L5. - Budget Constraints
- Assuming for now that income = budget. (No savings.)
- Good enough assumption for typical Americans.
- Budget constraint: Straight line on graph (
y = Sum (P_i * X_i)
) - Slope of the line will be (-ve of price ratio) (
-P_1/P_2
)- This slope is called Marginal Rate of Transformation
- Opportunity Cost
- Oppertunity cost is the value of the forgone alternative.
- Maximising Utility subject to Budget Constraint
- Maximising Utility is equivalent to choosing furthest out indifference curve on the budget line.

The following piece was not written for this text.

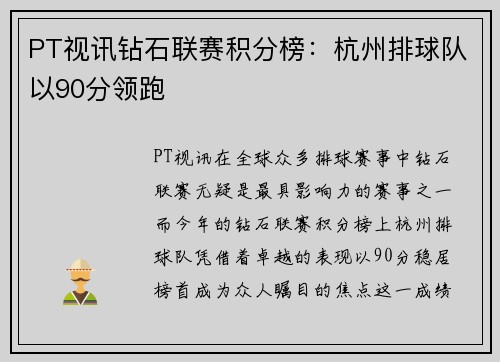 PT视讯钻石联赛积分榜：杭州排球队以90分领跑
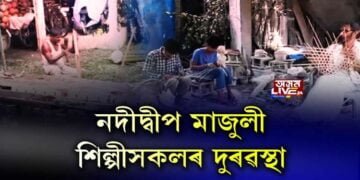 মাজুলীত শিল্পীসকলৰ দুৰৱস্থা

- Indifference curve will be tangent to the budget constraint!
- The slope of the indifference curve = slope of the budget constraint!
Marginal rate of substitution = Marginal rate of transformation
!- (∂U/∂x_1) / (∂U/∂x_2) = - P_1 / P_2
(Marginal) Benefit = (Marginal) Costs
(∂U/∂x_1)/P_1 = (∂U/∂x_2)/P_2
- If this is not true, we can shift optimal point towards where we have more benefit!
- Corner solutions possible where the slopes will not be equal!
- Government can affect consumption of goods through taxation.
- Or it can also use psychology to affect consumption. (Called Nudge in behavioural economics. Check out book called Nudge.)